Each entry listed below should be reproduced word for word.
[Provided data Boundary: Start]
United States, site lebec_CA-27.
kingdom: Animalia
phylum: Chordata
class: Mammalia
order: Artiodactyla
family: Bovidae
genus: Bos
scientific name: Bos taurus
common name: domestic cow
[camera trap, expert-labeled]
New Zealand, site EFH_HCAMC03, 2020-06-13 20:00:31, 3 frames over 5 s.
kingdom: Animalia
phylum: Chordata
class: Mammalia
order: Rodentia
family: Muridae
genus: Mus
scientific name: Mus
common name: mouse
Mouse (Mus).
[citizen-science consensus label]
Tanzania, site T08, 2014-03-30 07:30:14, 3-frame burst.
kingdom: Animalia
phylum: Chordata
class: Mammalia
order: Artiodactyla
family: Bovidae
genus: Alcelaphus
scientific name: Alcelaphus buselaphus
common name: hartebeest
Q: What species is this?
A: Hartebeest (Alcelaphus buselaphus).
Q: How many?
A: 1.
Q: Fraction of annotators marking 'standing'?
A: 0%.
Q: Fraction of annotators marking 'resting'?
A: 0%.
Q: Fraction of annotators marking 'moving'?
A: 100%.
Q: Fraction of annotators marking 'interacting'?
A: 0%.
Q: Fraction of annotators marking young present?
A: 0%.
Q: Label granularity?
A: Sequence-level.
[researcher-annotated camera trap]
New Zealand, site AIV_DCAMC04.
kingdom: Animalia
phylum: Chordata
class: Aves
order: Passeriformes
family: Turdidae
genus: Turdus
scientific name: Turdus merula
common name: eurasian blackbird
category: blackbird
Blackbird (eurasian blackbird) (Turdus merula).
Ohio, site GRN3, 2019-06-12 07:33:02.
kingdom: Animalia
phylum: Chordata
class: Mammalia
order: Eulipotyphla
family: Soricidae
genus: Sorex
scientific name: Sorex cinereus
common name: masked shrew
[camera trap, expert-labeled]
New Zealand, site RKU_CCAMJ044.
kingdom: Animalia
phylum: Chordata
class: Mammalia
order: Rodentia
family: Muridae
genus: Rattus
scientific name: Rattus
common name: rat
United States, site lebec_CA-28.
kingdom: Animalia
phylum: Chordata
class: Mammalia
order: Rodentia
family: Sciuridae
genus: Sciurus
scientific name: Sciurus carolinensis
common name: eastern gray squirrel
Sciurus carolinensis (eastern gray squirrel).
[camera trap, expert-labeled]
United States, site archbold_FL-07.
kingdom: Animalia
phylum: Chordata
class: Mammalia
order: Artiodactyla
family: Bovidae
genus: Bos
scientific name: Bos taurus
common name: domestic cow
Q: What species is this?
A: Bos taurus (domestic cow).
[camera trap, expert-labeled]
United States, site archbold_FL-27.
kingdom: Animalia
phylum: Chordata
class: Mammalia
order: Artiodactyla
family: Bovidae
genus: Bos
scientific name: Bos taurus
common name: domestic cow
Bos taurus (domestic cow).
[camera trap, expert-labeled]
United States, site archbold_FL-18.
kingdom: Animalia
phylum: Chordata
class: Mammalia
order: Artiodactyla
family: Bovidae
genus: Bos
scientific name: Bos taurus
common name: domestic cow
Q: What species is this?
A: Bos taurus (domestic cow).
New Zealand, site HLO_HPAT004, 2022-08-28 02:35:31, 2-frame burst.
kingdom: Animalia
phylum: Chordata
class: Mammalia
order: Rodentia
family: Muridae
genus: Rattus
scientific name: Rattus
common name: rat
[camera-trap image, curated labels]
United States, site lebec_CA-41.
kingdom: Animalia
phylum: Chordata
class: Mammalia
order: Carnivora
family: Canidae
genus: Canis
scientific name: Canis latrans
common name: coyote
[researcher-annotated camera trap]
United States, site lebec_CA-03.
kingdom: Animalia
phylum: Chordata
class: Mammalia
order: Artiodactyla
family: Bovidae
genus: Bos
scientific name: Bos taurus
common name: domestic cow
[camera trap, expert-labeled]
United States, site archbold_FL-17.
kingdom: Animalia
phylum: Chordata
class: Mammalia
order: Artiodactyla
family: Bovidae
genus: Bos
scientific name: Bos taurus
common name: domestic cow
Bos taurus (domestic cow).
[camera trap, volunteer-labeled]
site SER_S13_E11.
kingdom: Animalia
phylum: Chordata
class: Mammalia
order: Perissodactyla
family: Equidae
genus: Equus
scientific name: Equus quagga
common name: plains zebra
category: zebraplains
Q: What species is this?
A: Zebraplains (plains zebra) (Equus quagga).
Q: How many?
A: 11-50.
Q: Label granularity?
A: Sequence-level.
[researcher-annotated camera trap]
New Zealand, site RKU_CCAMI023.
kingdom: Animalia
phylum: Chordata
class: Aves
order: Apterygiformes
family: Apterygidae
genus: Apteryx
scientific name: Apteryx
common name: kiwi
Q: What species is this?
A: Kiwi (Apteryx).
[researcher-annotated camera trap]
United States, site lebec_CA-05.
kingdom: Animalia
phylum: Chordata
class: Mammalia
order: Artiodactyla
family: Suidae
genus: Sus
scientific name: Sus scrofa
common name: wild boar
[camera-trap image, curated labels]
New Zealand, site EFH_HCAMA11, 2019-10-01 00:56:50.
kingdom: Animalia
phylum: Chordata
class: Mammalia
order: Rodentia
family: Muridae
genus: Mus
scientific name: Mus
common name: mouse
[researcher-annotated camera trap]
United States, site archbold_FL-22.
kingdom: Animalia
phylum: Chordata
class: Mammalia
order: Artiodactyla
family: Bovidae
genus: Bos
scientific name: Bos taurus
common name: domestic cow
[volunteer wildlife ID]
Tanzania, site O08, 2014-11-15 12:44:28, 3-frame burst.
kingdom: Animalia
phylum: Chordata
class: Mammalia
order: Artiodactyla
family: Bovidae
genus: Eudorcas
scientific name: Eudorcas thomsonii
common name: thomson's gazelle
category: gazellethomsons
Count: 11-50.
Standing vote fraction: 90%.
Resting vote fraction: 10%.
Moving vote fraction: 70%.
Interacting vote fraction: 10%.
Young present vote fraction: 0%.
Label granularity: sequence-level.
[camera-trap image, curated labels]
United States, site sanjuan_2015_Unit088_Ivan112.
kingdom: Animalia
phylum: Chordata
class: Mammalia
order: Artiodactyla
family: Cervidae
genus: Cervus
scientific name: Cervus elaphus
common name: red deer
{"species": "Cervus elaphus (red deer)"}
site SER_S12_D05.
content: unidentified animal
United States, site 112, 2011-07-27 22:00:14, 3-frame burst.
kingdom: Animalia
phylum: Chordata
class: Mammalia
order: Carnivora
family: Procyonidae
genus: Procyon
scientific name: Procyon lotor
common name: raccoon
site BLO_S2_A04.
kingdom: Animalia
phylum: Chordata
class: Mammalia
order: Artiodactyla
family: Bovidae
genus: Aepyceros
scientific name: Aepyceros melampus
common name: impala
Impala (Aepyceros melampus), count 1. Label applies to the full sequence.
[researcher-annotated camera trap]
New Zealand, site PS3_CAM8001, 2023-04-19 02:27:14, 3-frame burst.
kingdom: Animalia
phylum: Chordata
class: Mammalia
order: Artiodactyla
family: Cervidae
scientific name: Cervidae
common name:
[Provided data Boundary: End]
> **Answer for this exercise**
United States, site lebec_CA-27.
kingdom: Animalia
phylum: Chordata
class: Mammalia
order: Artiodactyla
family: Bovidae
genus: Bos
scientific name: Bos taurus
common name: domestic cow
[camera trap, expert-labeled]
New Zealand, site EFH_HCAMC03, 2020-06-13 20:00:31, 3 frames over 5 s.
kingdom: Animalia
phylum: Chordata
class: Mammalia
order: Rodentia
family: Muridae
genus: Mus
scientific name: Mus
common name: mouse
Mouse (Mus).
[citizen-science consensus label]
Tanzania, site T08, 2014-03-30 07:30:14, 3-frame burst.
kingdom: Animalia
phylum: Chordata
class: Mammalia
order: Artiodactyla
family: Bovidae
genus: Alcelaphus
scientific name: Alcelaphus buselaphus
common name: hartebeest
Q: What species is this?
A: Hartebeest (Alcelaphus buselaphus).
Q: How many?
A: 1.
Q: Fraction of annotators marking 'standing'?
A: 0%.
Q: Fraction of annotators marking 'resting'?
A: 0%.
Q: Fraction of annotators marking 'moving'?
A: 100%.
Q: Fraction of annotators marking 'interacting'?
A: 0%.
Q: Fraction of annotators marking young present?
A: 0%.
Q: Label granularity?
A: Sequence-level.
[researcher-annotated camera trap]
New Zealand, site AIV_DCAMC04.
kingdom: Animalia
phylum: Chordata
class: Aves
order: Passeriformes
family: Turdidae
genus: Turdus
scientific name: Turdus merula
common name: eurasian blackbird
category: blackbird
Blackbird (eurasian blackbird) (Turdus merula).
Ohio, site GRN3, 2019-06-12 07:33:02.
kingdom: Animalia
phylum: Chordata
class: Mammalia
order: Eulipotyphla
family: Soricidae
genus: Sorex
scientific name: Sorex cinereus
common name: masked shrew
[camera trap, expert-labeled]
New Zealand, site RKU_CCAMJ044.
kingdom: Animalia
phylum: Chordata
class: Mammalia
order: Rodentia
family: Muridae
genus: Rattus
scientific name: Rattus
common name: rat
United States, site lebec_CA-28.
kingdom: Animalia
phylum: Chordata
class: Mammalia
order: Rodentia
family: Sciuridae
genus: Sciurus
scientific name: Sciurus carolinensis
common name: eastern gray squirrel
Sciurus carolinensis (eastern gray squirrel).
[camera trap, expert-labeled]
United States, site archbold_FL-07.
kingdom: Animalia
phylum: Chordata
class: Mammalia
order: Artiodactyla
family: Bovidae
genus: Bos
scientific name: Bos taurus
common name: domestic cow
Q: What species is this?
A: Bos taurus (domestic cow).
[camera trap, expert-labeled]
United States, site archbold_FL-27.
kingdom: Animalia
phylum: Chordata
class: Mammalia
order: Artiodactyla
family: Bovidae
genus: Bos
scientific name: Bos taurus
common name: domestic cow
Bos taurus (domestic cow).
[camera trap, expert-labeled]
United States, site archbold_FL-18.
kingdom: Animalia
phylum: Chordata
class: Mammalia
order: Artiodactyla
family: Bovidae
genus: Bos
scientific name: Bos taurus
common name: domestic cow
Q: What species is this?
A: Bos taurus (domestic cow).
New Zealand, site HLO_HPAT004, 2022-08-28 02:35:31, 2-frame burst.
kingdom: Animalia
phylum: Chordata
class: Mammalia
order: Rodentia
family: Muridae
genus: Rattus
scientific name: Rattus
common name: rat
[camera-trap image, curated labels]
United States, site lebec_CA-41.
kingdom: Animalia
phylum: Chordata
class: Mammalia
order: Carnivora
family: Canidae
genus: Canis
scientific name: Canis latrans
common name: coyote
[researcher-annotated camera trap]
United States, site lebec_CA-03.
kingdom: Animalia
phylum: Chordata
class: Mammalia
order: Artiodactyla
family: Bovidae
genus: Bos
scientific name: Bos taurus
common name: domestic cow
[camera trap, expert-labeled]
United States, site archbold_FL-17.
kingdom: Animalia
phylum: Chordata
class: Mammalia
order: Artiodactyla
family: Bovidae
genus: Bos
scientific name: Bos taurus
common name: domestic cow
Bos taurus (domestic cow).
[camera trap, volunteer-labeled]
site SER_S13_E11.
kingdom: Animalia
phylum: Chordata
class: Mammalia
order: Perissodactyla
family: Equidae
genus: Equus
scientific name: Equus quagga
common name: plains zebra
category: zebraplains
Q: What species is this?
A: Zebraplains (plains zebra) (Equus quagga).
Q: How many?
A: 11-50.
Q: Label granularity?
A: Sequence-level.
[researcher-annotated camera trap]
New Zealand, site RKU_CCAMI023.
kingdom: Animalia
phylum: Chordata
class: Aves
order: Apterygiformes
family: Apterygidae
genus: Apteryx
scientific name: Apteryx
common name: kiwi
Q: What species is this?
A: Kiwi (Apteryx).
[researcher-annotated camera trap]
United States, site lebec_CA-05.
kingdom: Animalia
phylum: Chordata
class: Mammalia
order: Artiodactyla
family: Suidae
genus: Sus
scientific name: Sus scrofa
common name: wild boar
[camera-trap image, curated labels]
New Zealand, site EFH_HCAMA11, 2019-10-01 00:56:50.
kingdom: Animalia
phylum: Chordata
class: Mammalia
order: Rodentia
family: Muridae
genus: Mus
scientific name: Mus
common name: mouse
[researcher-annotated camera trap]
United States, site archbold_FL-22.
kingdom: Animalia
phylum: Chordata
class: Mammalia
order: Artiodactyla
family: Bovidae
genus: Bos
scientific name: Bos taurus
common name: domestic cow
[volunteer wildlife ID]
Tanzania, site O08, 2014-11-15 12:44:28, 3-frame burst.
kingdom: Animalia
phylum: Chordata
class: Mammalia
order: Artiodactyla
family: Bovidae
genus: Eudorcas
scientific name: Eudorcas thomsonii
common name: thomson's gazelle
category: gazellethomsons
Count: 11-50.
Standing vote fraction: 90%.
Resting vote fraction: 10%.
Moving vote fraction: 70%.
Interacting vote fraction: 10%.
Young present vote fraction: 0%.
Label granularity: sequence-level.
[camera-trap image, curated labels]
United States, site sanjuan_2015_Unit088_Ivan112.
kingdom: Animalia
phylum: Chordata
class: Mammalia
order: Artiodactyla
family: Cervidae
genus: Cervus
scientific name: Cervus elaphus
common name: red deer
{"species": "Cervus elaphus (red deer)"}
site SER_S12_D05.
content: unidentified animal
United States, site 112, 2011-07-27 22:00:14, 3-frame burst.
kingdom: Animalia
phylum: Chordata
class: Mammalia
order: Carnivora
family: Procyonidae
genus: Procyon
scientific name: Procyon lotor
common name: raccoon
site BLO_S2_A04.
kingdom: Animalia
phylum: Chordata
class: Mammalia
order: Artiodactyla
family: Bovidae
genus: Aepyceros
scientific name: Aepyceros melampus
common name: impala
Impala (Aepyceros melampus), count 1. Label applies to the full sequence.
[researcher-annotated camera trap]
New Zealand, site PS3_CAM8001, 2023-04-19 02:27:14, 3-frame burst.
kingdom: Animalia
phylum: Chordata
class: Mammalia
order: Artiodactyla
family: Cervidae
scientific name: Cervidae
common name:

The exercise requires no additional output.